• Work to complete
Your answer must hold only the lines below from the line containing "United States, site sanjuan_2014_Unit112_Ivan115." through the line containing "A: Cervus elaphus (red deer).", each reproduced exactly.

════════════════

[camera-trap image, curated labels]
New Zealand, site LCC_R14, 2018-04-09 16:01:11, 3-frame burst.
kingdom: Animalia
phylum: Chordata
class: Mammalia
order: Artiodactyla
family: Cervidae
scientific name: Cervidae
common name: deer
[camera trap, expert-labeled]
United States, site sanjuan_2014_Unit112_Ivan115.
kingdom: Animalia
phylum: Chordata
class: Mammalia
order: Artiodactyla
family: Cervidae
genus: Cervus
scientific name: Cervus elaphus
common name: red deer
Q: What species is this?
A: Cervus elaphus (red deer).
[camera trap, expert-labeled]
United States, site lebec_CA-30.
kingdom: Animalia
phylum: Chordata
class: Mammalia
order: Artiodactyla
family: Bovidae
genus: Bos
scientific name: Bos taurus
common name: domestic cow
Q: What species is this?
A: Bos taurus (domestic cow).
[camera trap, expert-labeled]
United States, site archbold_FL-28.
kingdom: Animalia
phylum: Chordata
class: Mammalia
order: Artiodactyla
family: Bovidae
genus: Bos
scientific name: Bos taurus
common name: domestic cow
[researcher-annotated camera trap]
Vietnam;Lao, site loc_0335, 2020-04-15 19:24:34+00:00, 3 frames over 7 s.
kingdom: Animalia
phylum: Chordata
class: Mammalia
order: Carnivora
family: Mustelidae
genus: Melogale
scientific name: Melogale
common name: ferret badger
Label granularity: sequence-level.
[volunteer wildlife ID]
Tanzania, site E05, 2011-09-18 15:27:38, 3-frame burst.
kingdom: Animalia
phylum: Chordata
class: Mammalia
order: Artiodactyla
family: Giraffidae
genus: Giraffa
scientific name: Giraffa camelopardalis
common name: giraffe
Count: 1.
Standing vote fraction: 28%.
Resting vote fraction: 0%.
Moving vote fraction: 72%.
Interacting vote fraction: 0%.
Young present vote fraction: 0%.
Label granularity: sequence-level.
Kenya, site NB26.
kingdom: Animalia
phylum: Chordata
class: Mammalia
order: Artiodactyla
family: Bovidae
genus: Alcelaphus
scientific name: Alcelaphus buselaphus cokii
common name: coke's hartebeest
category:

════════════════

• Finished task
United States, site sanjuan_2014_Unit112_Ivan115.
kingdom: Animalia
phylum: Chordata
class: Mammalia
order: Artiodactyla
family: Cervidae
genus: Cervus
scientific name: Cervus elaphus
common name: red deer
Q: What species is this?
A: Cervus elaphus (red deer).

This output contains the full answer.